Microbeads are microscopic solid plastic particles frequently made of polyethylene and widely used in beauty products including toothpaste, facial scrubs and cleansers. Plastic beads provide great scrubbing power but many global cosmetics makers have voluntarily stopped using the tiny plastic pallets during the last decade because the current wastewater filtering system cannot filter or capture used microbeads.
When microbeads reach rivers, lakes and oceans, they are consumed by planktons and other water animals that mistake the bead for food. Eventually, microbeads affect the whole food pyramid as it moves up the food chain. Humans, the apex predator, also consume micro pallets dubbed "death balls," as they eat fish and other animals. South Korean cosmetics companies have voluntarily stopped using plastic microbeads in 2017.
The state-run Korea Research Institute of Chemical Technology (KRICT) said in a statement on October 13 that its research team has developed a biodegradable microbead material made of Chitosan.
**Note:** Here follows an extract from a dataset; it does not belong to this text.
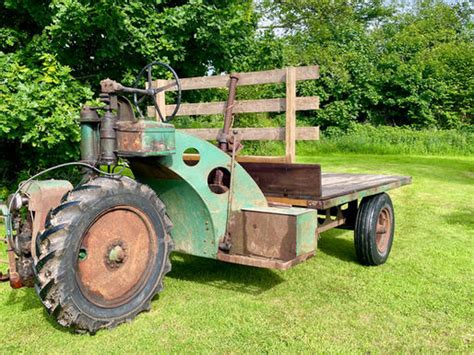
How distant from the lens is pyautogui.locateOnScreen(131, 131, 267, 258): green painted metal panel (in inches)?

Up to 90 percent of chito-beads can be broken down in seawater in 30 days.
"This research will contribute to the development of a degradable high-performance facial wash microbead material," KRICT researcher Park Je-young was quoted as saying. Researchers found that chito-beads were up to 200 percent more effective than normal soap in cleaning waterproof cosmetics of the skin. The biodegradable beads were about 120 percent more effective than plastic beads.